The privacy of individuals is on the stake in each category of data that is; at rest, in transit or in-use. The Data at rest category is governed by the inactive data that is physically stored in a device. Due to the large amount and valence dimension of big data, data holders utilize new platforms for storing their data such as cloud data centers [16]. The use of these platforms high alerts the data holders that they require some new privacy-protection methods to make sure the privacy and security of their data are not violated. Data in transit is governed by data sharing. The challenge here is how to share a large volume of data without violating the privacy of individuals. This is usually called privacy-preserving data sharing. On the other hand, velocity and variability dimensions of the big data cause greater hindrance to monitor the traffic in real-time, and inconsistencies in data types, speed, and formats lead to privacy and security risks [28]. Data in use category is governed by the analysis of the data to extract useful knowledge. The objective here is how to analyse (or mine) the data without revealing individuals identifiable and sensitive information. This is called privacy-preserving data analytics. The data scientists usually have direct access to the dataset during the process of big data mining. In this case, there are two types of possible privacy violations: 1) intentional or unintentional leakage of personal information to an unauthorized party. 2) results of the analytic algorithm can violate the privacy of individuals such as linkage, re-identification, and other attacks are possible.
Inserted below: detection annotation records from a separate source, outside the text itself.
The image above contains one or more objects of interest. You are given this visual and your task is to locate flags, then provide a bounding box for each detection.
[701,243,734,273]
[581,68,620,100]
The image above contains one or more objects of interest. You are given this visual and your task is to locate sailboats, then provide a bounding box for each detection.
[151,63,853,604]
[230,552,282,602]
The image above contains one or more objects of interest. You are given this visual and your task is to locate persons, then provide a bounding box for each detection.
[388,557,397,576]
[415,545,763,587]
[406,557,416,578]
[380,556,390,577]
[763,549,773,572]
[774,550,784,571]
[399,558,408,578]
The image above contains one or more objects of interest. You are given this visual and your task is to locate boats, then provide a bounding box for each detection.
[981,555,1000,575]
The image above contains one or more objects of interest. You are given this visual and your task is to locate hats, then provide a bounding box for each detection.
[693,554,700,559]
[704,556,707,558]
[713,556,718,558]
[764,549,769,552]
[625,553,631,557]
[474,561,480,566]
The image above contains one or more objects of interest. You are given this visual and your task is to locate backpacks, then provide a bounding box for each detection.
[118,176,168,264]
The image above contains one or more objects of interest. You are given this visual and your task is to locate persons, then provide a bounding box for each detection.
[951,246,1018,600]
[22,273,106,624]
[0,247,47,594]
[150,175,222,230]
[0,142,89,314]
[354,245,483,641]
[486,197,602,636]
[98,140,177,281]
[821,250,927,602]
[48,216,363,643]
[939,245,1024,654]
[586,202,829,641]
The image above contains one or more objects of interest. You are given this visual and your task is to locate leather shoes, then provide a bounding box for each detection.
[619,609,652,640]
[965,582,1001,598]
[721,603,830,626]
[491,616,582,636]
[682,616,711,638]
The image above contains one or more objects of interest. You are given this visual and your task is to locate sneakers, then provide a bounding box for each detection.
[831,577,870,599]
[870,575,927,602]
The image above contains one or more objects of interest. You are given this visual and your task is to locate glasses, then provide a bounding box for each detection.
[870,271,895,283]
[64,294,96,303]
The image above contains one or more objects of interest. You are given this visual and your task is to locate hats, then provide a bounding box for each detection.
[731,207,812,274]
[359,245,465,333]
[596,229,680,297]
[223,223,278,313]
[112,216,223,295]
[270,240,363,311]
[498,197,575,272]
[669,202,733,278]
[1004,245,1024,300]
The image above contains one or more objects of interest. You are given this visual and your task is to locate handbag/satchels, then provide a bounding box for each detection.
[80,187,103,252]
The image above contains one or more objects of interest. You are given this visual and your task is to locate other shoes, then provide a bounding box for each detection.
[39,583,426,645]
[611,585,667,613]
1.1 Need for Privacy-Preserving Techniques

Some common privacy-preserving threats that an individual may face after sharing their private information with an organization are: Surveillance: Many organizations use surveillance tools to observe the behavior of their customers and make product suggestions. But this is a serious privacy threat because surveillance can lead to more serious matters [17]. Disclosure: After removing identity attributes, data holders publish it or hand it to third-party for analysis. However, with the help of quasi-attributes, data analysts can match this data to other available datasets and disclose the sensitive information of a person [8]. Embarrassment and abuse: Big data analytics models not only contribute positively but also have some negative implications in the life of a person. Discrimination: is a serious noticeable privacy threat. When sensitive information of an individual is disclosed, discrimination can happen. Statistical analysis of electoral results is an example of discrimination. These forms of attacks are extremely dangerous, and one needs to deal with them urgently [4].

1.2 Our Contribution

Many regulations were put in place to protect personal data in domains. However, most of these regulations do not enforce absolute confidentiality, which would cause more harm than good, but rather protect individually identifiable data that can be traced back to an individual with or without external knowledge. This gave rise to a wide range of studies primarily focusing on the privacy-preserving data sharing and analytics techniques at a larger scale with the objective of keeping the data private while extracting useful knowledge from it.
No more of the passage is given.